Signed in black sharpie
James Howard "Jim" Thome (/ˈtoʊmi/; born August 27, 1970) is a retired American baseball player who played 22 seasons in Major League Baseball (MLB), from 1991 to 2012. He played for six different teams, most notably the Cleveland Indians during the 1990s and the Philadelphia Phillies in the early 2000s. A prolific power hitter, Thome hit 612 home runs during his career—the seventh most all time—along with 2,328 hits, 1,699 runs batted in (RBIs), and a .276 batting average. He was a member of five All-Star teams and won a Silver Slugger Award in 1996.
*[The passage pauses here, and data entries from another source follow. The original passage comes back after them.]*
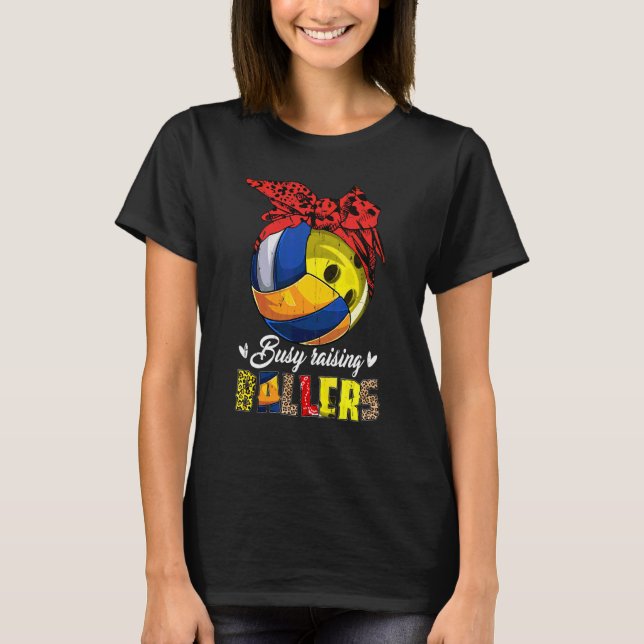 Volleyball Mom Bowling Mom Busy Raising Ballers  M T-Shirt (Front)
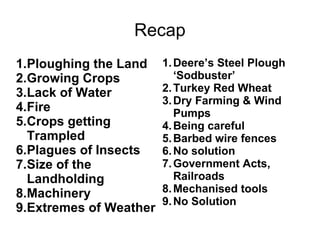 Recap Ploughing the Land Growing Crops Lack of Water Fire Crops getting Trampled Plagues of Insects Size of the Landholding Machinery Extremes of Weather Deere’s Steel Plough ‘Sodbuster’ Turkey Red Wheat Dry Farming & Wind Pumps Being careful Barbed wire fences No solution Government Acts, Railroads Mechanised tools No Solution 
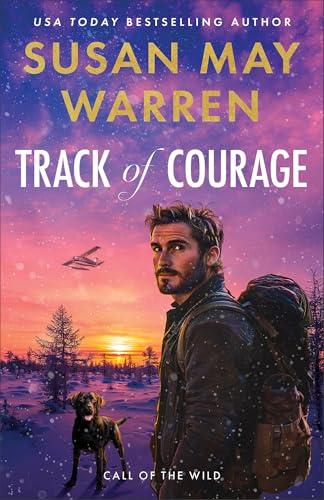 Track of Courage (Call of the Wild, Bk. 1)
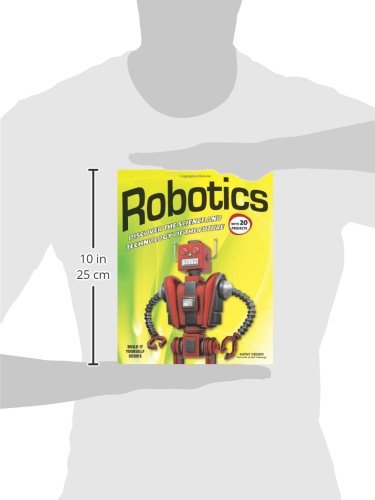 Robotics: DISCOVER THE SCIENCE AND TECHNOLOGY OF THE FUTURE with 20 PROJECTS (Build It Yourself)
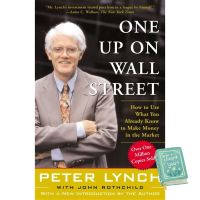 believing in yourself. ! หนังสือภาษาอังกฤษ One Up On Wall Street: How To Use What You Already Know To Make Money In The Market (A Fireside book)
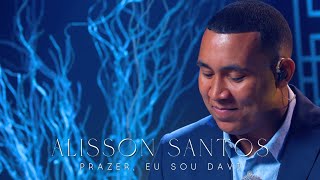 Alisson Santos / Prazer, Eu sou Davi / Acústico #7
Thome grew up in Peoria, Illinois, as part of a large blue-collar family of athletes, who predominantly played baseball and basketball. After attending Illinois Central College, he was drafted by the Indians in 1989 and made his major league debut in 1991. Early in his career, he played third base before eventually becoming a first baseman. With the Indians, Thome was part of a core of players that led the franchise to two World Series appearances in three years during the mid-1990s. He spent over a decade with Cleveland before leaving via free agency after the 2002 season to join the Philadelphia Phillies, with whom he spent the following three seasons. Traded to the Chicago White Sox before the 2006 season, Thome won the American League Comeback Player of the Year Award that year and reached the 500 home run club during his three-season tenure with the team. By this point in his career, back pain limited Thome to being a designated hitter. After stints with the Los Angeles Dodgers and Minnesota Twins, he made brief returns to Cleveland and Philadelphia before ending his career with the Baltimore Orioles. Upon retiring, Thome accepted an executive position with the White Sox.
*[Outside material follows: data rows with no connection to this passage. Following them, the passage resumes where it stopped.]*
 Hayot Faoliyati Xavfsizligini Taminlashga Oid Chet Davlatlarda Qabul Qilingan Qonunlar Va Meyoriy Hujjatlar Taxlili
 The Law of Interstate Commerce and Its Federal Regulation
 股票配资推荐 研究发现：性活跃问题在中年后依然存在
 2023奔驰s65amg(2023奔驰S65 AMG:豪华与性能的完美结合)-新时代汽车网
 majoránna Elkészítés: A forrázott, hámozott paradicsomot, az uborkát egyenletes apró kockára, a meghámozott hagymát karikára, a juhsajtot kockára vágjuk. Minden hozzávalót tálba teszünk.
Throughout his career, Thome's strength was power hitting. In six different seasons, he hit more than 40 home runs, and in 2003, he led the National League in home runs with 47. His career on-base plus slugging (OPS) of .956 is 19th all time. In 2011, he became the eighth MLB player to hit 600 home runs. One of Thome's trademarks was his unique batting stance, in which he held the bat out with his right hand and pointed it at right field before the pitcher threw, something he first saw in The Natural. Thome was known for his consistently positive attitude and "gregarious" personality. An active philanthropist during his playing career, he was honored with two Marvin Miller Man of the Year Awards and a Lou Gehrig Memorial Award for his community involvement.